Could you write out the records exactly as they are given?

Segment Start: RECORDS TO USE

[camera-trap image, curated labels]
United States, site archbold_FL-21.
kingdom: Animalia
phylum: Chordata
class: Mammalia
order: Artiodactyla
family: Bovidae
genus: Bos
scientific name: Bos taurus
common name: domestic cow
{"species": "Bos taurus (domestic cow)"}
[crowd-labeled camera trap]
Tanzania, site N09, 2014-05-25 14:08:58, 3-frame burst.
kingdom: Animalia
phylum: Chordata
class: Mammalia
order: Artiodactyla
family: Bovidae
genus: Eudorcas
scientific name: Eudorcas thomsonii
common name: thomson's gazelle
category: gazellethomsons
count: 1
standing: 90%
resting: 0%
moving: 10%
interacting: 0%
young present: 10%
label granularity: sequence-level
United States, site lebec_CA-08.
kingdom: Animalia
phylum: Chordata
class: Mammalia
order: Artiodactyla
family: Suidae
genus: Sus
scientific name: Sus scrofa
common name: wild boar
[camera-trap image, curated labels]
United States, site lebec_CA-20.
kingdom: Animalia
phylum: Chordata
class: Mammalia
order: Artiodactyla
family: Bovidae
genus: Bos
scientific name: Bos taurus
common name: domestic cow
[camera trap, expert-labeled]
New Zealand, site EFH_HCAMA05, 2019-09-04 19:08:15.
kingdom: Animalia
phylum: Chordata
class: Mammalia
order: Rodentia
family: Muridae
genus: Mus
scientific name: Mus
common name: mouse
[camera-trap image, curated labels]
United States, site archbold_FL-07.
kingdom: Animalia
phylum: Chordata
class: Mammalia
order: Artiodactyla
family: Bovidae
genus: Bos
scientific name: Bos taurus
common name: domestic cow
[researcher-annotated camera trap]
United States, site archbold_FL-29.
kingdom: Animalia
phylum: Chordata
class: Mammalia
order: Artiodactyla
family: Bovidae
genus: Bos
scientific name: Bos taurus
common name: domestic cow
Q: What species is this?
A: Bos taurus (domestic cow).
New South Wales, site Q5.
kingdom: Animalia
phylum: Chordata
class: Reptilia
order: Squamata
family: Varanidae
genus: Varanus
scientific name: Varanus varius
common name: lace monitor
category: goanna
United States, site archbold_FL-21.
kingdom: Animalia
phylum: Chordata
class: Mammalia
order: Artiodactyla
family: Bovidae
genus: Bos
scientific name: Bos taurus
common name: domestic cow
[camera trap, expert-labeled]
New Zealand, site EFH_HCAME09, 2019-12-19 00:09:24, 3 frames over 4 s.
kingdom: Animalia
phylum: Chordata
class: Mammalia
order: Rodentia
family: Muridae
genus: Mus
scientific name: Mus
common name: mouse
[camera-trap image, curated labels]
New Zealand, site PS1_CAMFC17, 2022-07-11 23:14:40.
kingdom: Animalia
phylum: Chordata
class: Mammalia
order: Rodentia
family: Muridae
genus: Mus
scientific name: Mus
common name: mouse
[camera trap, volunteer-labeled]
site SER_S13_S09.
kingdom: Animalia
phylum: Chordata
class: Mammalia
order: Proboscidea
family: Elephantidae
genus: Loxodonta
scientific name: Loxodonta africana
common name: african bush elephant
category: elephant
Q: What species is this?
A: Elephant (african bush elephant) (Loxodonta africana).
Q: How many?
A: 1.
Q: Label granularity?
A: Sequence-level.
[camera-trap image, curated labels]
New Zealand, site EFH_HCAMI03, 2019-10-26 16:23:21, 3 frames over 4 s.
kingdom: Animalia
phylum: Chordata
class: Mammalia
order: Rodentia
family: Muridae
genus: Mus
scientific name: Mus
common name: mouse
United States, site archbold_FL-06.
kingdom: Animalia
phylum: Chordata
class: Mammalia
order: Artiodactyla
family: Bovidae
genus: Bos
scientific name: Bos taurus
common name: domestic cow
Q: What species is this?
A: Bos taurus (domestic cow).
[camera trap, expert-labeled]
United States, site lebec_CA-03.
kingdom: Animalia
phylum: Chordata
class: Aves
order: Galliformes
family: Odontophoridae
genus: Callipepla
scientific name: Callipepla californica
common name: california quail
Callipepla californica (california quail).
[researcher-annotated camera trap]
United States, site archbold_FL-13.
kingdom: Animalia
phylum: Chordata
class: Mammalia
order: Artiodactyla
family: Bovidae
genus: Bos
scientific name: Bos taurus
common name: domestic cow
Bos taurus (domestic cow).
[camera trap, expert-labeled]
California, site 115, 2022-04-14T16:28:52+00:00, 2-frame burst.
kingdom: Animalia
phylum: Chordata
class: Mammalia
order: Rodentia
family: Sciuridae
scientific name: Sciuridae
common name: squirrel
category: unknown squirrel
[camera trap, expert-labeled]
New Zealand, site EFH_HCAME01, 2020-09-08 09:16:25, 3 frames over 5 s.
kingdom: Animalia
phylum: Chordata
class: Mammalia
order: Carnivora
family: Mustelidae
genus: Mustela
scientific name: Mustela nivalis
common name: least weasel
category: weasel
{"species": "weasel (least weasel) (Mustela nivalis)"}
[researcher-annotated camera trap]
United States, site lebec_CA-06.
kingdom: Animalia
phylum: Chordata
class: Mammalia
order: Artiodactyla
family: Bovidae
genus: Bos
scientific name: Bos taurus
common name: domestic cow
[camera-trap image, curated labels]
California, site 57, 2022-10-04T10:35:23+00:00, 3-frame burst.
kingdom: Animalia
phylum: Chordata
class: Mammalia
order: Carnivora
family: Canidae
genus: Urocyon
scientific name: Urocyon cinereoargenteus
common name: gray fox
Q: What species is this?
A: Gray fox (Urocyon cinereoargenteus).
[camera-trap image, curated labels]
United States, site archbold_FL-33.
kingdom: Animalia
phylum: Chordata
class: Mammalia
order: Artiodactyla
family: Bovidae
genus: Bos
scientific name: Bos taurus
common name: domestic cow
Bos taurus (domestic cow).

Segment End: RECORDS TO USE

■ ANSWER AREA ■
[camera-trap image, curated labels]
United States, site archbold_FL-21.
kingdom: Animalia
phylum: Chordata
class: Mammalia
order: Artiodactyla
family: Bovidae
genus: Bos
scientific name: Bos taurus
common name: domestic cow
{"species": "Bos taurus (domestic cow)"}
[crowd-labeled camera trap]
Tanzania, site N09, 2014-05-25 14:08:58, 3-frame burst.
kingdom: Animalia
phylum: Chordata
class: Mammalia
order: Artiodactyla
family: Bovidae
genus: Eudorcas
scientific name: Eudorcas thomsonii
common name: thomson's gazelle
category: gazellethomsons
count: 1
standing: 90%
resting: 0%
moving: 10%
interacting: 0%
young present: 10%
label granularity: sequence-level
United States, site lebec_CA-08.
kingdom: Animalia
phylum: Chordata
class: Mammalia
order: Artiodactyla
family: Suidae
genus: Sus
scientific name: Sus scrofa
common name: wild boar
[camera-trap image, curated labels]
United States, site lebec_CA-20.
kingdom: Animalia
phylum: Chordata
class: Mammalia
order: Artiodactyla
family: Bovidae
genus: Bos
scientific name: Bos taurus
common name: domestic cow
[camera trap, expert-labeled]
New Zealand, site EFH_HCAMA05, 2019-09-04 19:08:15.
kingdom: Animalia
phylum: Chordata
class: Mammalia
order: Rodentia
family: Muridae
genus: Mus
scientific name: Mus
common name: mouse
[camera-trap image, curated labels]
United States, site archbold_FL-07.
kingdom: Animalia
phylum: Chordata
class: Mammalia
order: Artiodactyla
family: Bovidae
genus: Bos
scientific name: Bos taurus
common name: domestic cow
[researcher-annotated camera trap]
United States, site archbold_FL-29.
kingdom: Animalia
phylum: Chordata
class: Mammalia
order: Artiodactyla
family: Bovidae
genus: Bos
scientific name: Bos taurus
common name: domestic cow
Q: What species is this?
A: Bos taurus (domestic cow).
New South Wales, site Q5.
kingdom: Animalia
phylum: Chordata
class: Reptilia
order: Squamata
family: Varanidae
genus: Varanus
scientific name: Varanus varius
common name: lace monitor
category: goanna
United States, site archbold_FL-21.
kingdom: Animalia
phylum: Chordata
class: Mammalia
order: Artiodactyla
family: Bovidae
genus: Bos
scientific name: Bos taurus
common name: domestic cow
[camera trap, expert-labeled]
New Zealand, site EFH_HCAME09, 2019-12-19 00:09:24, 3 frames over 4 s.
kingdom: Animalia
phylum: Chordata
class: Mammalia
order: Rodentia
family: Muridae
genus: Mus
scientific name: Mus
common name: mouse
[camera-trap image, curated labels]
New Zealand, site PS1_CAMFC17, 2022-07-11 23:14:40.
kingdom: Animalia
phylum: Chordata
class: Mammalia
order: Rodentia
family: Muridae
genus: Mus
scientific name: Mus
common name: mouse
[camera trap, volunteer-labeled]
site SER_S13_S09.
kingdom: Animalia
phylum: Chordata
class: Mammalia
order: Proboscidea
family: Elephantidae
genus: Loxodonta
scientific name: Loxodonta africana
common name: african bush elephant
category: elephant
Q: What species is this?
A: Elephant (african bush elephant) (Loxodonta africana).
Q: How many?
A: 1.
Q: Label granularity?
A: Sequence-level.
[camera-trap image, curated labels]
New Zealand, site EFH_HCAMI03, 2019-10-26 16:23:21, 3 frames over 4 s.
kingdom: Animalia
phylum: Chordata
class: Mammalia
order: Rodentia
family: Muridae
genus: Mus
scientific name: Mus
common name: mouse
United States, site archbold_FL-06.
kingdom: Animalia
phylum: Chordata
class: Mammalia
order: Artiodactyla
family: Bovidae
genus: Bos
scientific name: Bos taurus
common name: domestic cow
Q: What species is this?
A: Bos taurus (domestic cow).
[camera trap, expert-labeled]
United States, site lebec_CA-03.
kingdom: Animalia
phylum: Chordata
class: Aves
order: Galliformes
family: Odontophoridae
genus: Callipepla
scientific name: Callipepla californica
common name: california quail
Callipepla californica (california quail).
[researcher-annotated camera trap]
United States, site archbold_FL-13.
kingdom: Animalia
phylum: Chordata
class: Mammalia
order: Artiodactyla
family: Bovidae
genus: Bos
scientific name: Bos taurus
common name: domestic cow
Bos taurus (domestic cow).
[camera trap, expert-labeled]
California, site 115, 2022-04-14T16:28:52+00:00, 2-frame burst.
kingdom: Animalia
phylum: Chordata
class: Mammalia
order: Rodentia
family: Sciuridae
scientific name: Sciuridae
common name: squirrel
category: unknown squirrel
[camera trap, expert-labeled]
New Zealand, site EFH_HCAME01, 2020-09-08 09:16:25, 3 frames over 5 s.
kingdom: Animalia
phylum: Chordata
class: Mammalia
order: Carnivora
family: Mustelidae
genus: Mustela
scientific name: Mustela nivalis
common name: least weasel
category: weasel
{"species": "weasel (least weasel) (Mustela nivalis)"}
[researcher-annotated camera trap]
United States, site lebec_CA-06.
kingdom: Animalia
phylum: Chordata
class: Mammalia
order: Artiodactyla
family: Bovidae
genus: Bos
scientific name: Bos taurus
common name: domestic cow
[camera-trap image, curated labels]
California, site 57, 2022-10-04T10:35:23+00:00, 3-frame burst.
kingdom: Animalia
phylum: Chordata
class: Mammalia
order: Carnivora
family: Canidae
genus: Urocyon
scientific name: Urocyon cinereoargenteus
common name: gray fox
Q: What species is this?
A: Gray fox (Urocyon cinereoargenteus).
[camera-trap image, curated labels]
United States, site archbold_FL-33.
kingdom: Animalia
phylum: Chordata
class: Mammalia
order: Artiodactyla
family: Bovidae
genus: Bos
scientific name: Bos taurus
common name: domestic cow
Bos taurus (domestic cow).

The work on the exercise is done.